Primero Group Limited (ASX:PGX) shareholders should be happy to see the share price up 15% in the last week. But that doesn't change the fact that the returns over the last year have been less than pleasing. The cold reality is that the stock has dropped 48% in one year, under-performing the market.
See our latest analysis for Primero Group
While the efficient markets hypothesis continues to be taught by some, it has been proven that markets are over-reactive dynamic systems, and investors are not always rational. One flawed but reasonable way to assess how sentiment around a company has changed is to compare the earnings per share (EPS) with the share price.
Unfortunately Primero Group reported an EPS drop of 11% for the last year. This reduction in EPS is not as bad as the 48% share price fall. Unsurprisingly, given the lack of EPS growth, the market seems to be more cautious about the stock. The less favorable sentiment is reflected in its current P/E ratio of 5.31.
The image below shows how EPS has tracked over time (if you click on the image you can see greater detail).

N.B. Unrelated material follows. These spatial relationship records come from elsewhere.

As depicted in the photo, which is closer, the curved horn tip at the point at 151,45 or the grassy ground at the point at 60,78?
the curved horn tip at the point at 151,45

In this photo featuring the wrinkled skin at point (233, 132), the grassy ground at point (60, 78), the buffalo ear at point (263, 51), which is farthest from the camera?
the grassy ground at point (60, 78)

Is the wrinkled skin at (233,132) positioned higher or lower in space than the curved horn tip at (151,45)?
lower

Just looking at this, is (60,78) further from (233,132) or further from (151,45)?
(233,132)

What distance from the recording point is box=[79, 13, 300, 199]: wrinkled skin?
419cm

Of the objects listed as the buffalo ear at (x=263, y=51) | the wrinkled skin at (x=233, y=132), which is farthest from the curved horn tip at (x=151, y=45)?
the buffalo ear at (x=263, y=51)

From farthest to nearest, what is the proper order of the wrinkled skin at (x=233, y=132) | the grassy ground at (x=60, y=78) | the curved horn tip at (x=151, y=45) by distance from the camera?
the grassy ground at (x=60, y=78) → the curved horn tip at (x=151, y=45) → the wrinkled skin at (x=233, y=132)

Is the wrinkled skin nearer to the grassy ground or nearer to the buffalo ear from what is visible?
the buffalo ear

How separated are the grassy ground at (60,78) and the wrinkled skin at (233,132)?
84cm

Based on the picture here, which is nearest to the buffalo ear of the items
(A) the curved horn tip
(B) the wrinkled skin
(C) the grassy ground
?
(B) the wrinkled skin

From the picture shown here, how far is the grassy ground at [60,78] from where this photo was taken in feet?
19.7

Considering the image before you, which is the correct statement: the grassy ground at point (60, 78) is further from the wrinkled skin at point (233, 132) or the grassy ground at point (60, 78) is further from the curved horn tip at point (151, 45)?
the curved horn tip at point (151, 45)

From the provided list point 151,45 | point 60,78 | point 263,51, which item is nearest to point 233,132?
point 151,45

It is of course excellent to see how Primero Group has grown profits over the years, but the future is more important for shareholders. If you are thinking of buying or selling Primero Group stock, you should check out this FREE detailed report on its balance sheet.
A Different Perspective
Primero Group shareholders are down 48% for the year, even worse than the market loss of 11%. There's no doubt that's a disappointment, but the stock may well have fared better in a stronger market. The share price decline has continued throughout the most recent three months, down 44%, suggesting an absence of enthusiasm from investors. Given the relatively short history of this stock, we'd remain pretty wary until we see some strong business performance. It's always interesting to track share price performance over the longer term. But to understand Primero Group better, we need to consider many other factors. For example, we've discovered 6 warning signs for Primero Group (2 make us uncomfortable!) that you should be aware of before investing here.
If you are like me, then you will not want to miss this free list of growing companies that insiders are buying.
Please note, the market returns quoted in this article reflect the market weighted average returns of stocks that currently trade on AU exchanges.
If you spot an error that warrants correction, please contact the editor at editorial-team@simplywallst.com. This article by Simply Wall St is general in nature. It does not constitute a recommendation to buy or sell any stock, and does not take account of your objectives, or your financial situation. Simply Wall St has no position in the stocks mentioned.